▶ _Given request_
Print the lines below word for word, adding nothing and leaving nothing out.
-- start of Information shown --
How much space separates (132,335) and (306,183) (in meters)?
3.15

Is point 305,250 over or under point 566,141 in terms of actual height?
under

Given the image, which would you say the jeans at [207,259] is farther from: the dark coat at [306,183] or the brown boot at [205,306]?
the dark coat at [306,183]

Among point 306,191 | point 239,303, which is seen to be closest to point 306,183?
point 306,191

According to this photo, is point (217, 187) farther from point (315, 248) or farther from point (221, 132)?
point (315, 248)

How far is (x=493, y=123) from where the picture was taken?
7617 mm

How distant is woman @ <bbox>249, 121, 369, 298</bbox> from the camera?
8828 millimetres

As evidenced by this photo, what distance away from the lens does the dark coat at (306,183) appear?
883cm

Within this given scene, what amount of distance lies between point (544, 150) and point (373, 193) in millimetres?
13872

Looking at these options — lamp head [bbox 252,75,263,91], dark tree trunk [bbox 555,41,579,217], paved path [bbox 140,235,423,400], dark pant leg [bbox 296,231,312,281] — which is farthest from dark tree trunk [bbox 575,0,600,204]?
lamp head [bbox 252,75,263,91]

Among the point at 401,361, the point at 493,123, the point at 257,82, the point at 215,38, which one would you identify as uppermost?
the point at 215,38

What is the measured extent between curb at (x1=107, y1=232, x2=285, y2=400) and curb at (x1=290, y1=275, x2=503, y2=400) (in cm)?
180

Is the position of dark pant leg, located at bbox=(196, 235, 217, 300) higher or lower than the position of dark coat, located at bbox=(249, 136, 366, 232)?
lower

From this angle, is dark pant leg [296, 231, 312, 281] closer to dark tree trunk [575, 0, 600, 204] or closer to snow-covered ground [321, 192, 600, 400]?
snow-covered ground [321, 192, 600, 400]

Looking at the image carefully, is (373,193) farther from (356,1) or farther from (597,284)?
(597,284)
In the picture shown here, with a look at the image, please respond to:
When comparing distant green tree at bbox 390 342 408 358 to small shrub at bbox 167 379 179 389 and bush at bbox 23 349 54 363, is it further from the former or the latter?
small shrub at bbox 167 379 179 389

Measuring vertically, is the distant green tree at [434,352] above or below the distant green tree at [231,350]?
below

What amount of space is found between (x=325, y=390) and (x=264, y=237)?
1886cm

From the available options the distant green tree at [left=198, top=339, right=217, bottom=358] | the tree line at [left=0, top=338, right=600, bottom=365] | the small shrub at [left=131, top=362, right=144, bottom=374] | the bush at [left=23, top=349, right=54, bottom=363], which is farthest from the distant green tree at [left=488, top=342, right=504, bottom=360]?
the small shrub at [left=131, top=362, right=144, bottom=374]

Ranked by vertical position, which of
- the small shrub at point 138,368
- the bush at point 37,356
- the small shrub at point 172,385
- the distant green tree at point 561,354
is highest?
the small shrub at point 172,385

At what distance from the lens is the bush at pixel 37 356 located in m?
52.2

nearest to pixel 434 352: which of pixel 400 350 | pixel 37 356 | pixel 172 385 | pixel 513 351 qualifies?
-- end of Information shown --
▶ _Result of the exercise_
How much space separates (132,335) and (306,183) (in meters)?
3.15

Is point 305,250 over or under point 566,141 in terms of actual height?
under

Given the image, which would you say the jeans at [207,259] is farther from: the dark coat at [306,183] or the brown boot at [205,306]?
the dark coat at [306,183]

Among point 306,191 | point 239,303, which is seen to be closest to point 306,183?
point 306,191

According to this photo, is point (217, 187) farther from point (315, 248) or farther from point (221, 132)?
point (315, 248)

How far is (x=493, y=123) from where the picture was taken?
7617 mm

How distant is woman @ <bbox>249, 121, 369, 298</bbox> from the camera?
8828 millimetres

As evidenced by this photo, what distance away from the lens does the dark coat at (306,183) appear?
883cm

Within this given scene, what amount of distance lies between point (544, 150) and point (373, 193) in millimetres?
13872

Looking at these options — lamp head [bbox 252,75,263,91], dark tree trunk [bbox 555,41,579,217], paved path [bbox 140,235,423,400], dark pant leg [bbox 296,231,312,281] — which is farthest from dark tree trunk [bbox 575,0,600,204]?
lamp head [bbox 252,75,263,91]

Among the point at 401,361, the point at 493,123, the point at 257,82, the point at 215,38, which one would you identify as uppermost?
the point at 215,38

What is the measured extent between curb at (x1=107, y1=232, x2=285, y2=400) and curb at (x1=290, y1=275, x2=503, y2=400) (in cm)?
180

Is the position of dark pant leg, located at bbox=(196, 235, 217, 300) higher or lower than the position of dark coat, located at bbox=(249, 136, 366, 232)?
lower

From this angle, is dark pant leg [296, 231, 312, 281] closer to dark tree trunk [575, 0, 600, 204] or closer to snow-covered ground [321, 192, 600, 400]?
snow-covered ground [321, 192, 600, 400]

Looking at the image carefully, is (373,193) farther from (356,1) or farther from (597,284)?
(597,284)
In the picture shown here, with a look at the image, please respond to:
When comparing distant green tree at bbox 390 342 408 358 to small shrub at bbox 167 379 179 389 and bush at bbox 23 349 54 363, is it further from the former or the latter?
small shrub at bbox 167 379 179 389

Measuring vertically, is the distant green tree at [434,352] above or below the distant green tree at [231,350]?
below

What amount of space is found between (x=325, y=390) and (x=264, y=237)?
1886cm

From the available options the distant green tree at [left=198, top=339, right=217, bottom=358] | the tree line at [left=0, top=338, right=600, bottom=365] | the small shrub at [left=131, top=362, right=144, bottom=374] | the bush at [left=23, top=349, right=54, bottom=363], which is farthest from the distant green tree at [left=488, top=342, right=504, bottom=360]?
the small shrub at [left=131, top=362, right=144, bottom=374]

Ranked by vertical position, which of
- the small shrub at point 138,368
- the bush at point 37,356
- the small shrub at point 172,385
- the distant green tree at point 561,354
is highest?
the small shrub at point 172,385

At what distance from the lens is the bush at pixel 37 356 located in m?
52.2

nearest to pixel 434 352: which of pixel 400 350 | pixel 37 356 | pixel 172 385 | pixel 513 351 qualifies?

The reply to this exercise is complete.